Problem statement
Reproduce each line of the listing below character for character, keeping the original order.

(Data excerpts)
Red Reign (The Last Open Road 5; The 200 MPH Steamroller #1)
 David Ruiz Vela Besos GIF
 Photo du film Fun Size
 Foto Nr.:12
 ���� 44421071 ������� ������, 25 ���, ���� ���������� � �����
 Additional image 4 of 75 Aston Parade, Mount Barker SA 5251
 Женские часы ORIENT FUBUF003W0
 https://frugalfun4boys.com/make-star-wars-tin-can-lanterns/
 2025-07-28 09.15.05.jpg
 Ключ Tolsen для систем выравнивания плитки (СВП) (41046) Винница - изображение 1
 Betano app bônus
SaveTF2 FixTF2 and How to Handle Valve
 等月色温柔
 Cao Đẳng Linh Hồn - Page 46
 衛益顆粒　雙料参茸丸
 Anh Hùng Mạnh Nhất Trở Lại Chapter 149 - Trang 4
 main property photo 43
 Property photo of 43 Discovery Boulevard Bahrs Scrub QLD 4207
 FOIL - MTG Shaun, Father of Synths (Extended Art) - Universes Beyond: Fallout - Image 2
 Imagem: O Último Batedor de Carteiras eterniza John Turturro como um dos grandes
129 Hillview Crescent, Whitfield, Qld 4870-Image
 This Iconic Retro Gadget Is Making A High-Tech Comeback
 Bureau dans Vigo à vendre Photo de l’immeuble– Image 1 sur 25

Response below
Red Reign (The Last Open Road 5; The 200 MPH Steamroller #1)
 David Ruiz Vela Besos GIF
 Photo du film Fun Size
 Foto Nr.:12
 ���� 44421071 ������� ������, 25 ���, ���� ���������� � �����
 Additional image 4 of 75 Aston Parade, Mount Barker SA 5251
 Женские часы ORIENT FUBUF003W0
 https://frugalfun4boys.com/make-star-wars-tin-can-lanterns/
 2025-07-28 09.15.05.jpg
 Ключ Tolsen для систем выравнивания плитки (СВП) (41046) Винница - изображение 1
 Betano app bônus
SaveTF2 FixTF2 and How to Handle Valve
 等月色温柔
 Cao Đẳng Linh Hồn - Page 46
 衛益顆粒　雙料参茸丸
 Anh Hùng Mạnh Nhất Trở Lại Chapter 149 - Trang 4
 main property photo 43
 Property photo of 43 Discovery Boulevard Bahrs Scrub QLD 4207
 FOIL - MTG Shaun, Father of Synths (Extended Art) - Universes Beyond: Fallout - Image 2
 Imagem: O Último Batedor de Carteiras eterniza John Turturro como um dos grandes
129 Hillview Crescent, Whitfield, Qld 4870-Image
 This Iconic Retro Gadget Is Making A High-Tech Comeback
 Bureau dans Vigo à vendre Photo de l’immeuble– Image 1 sur 25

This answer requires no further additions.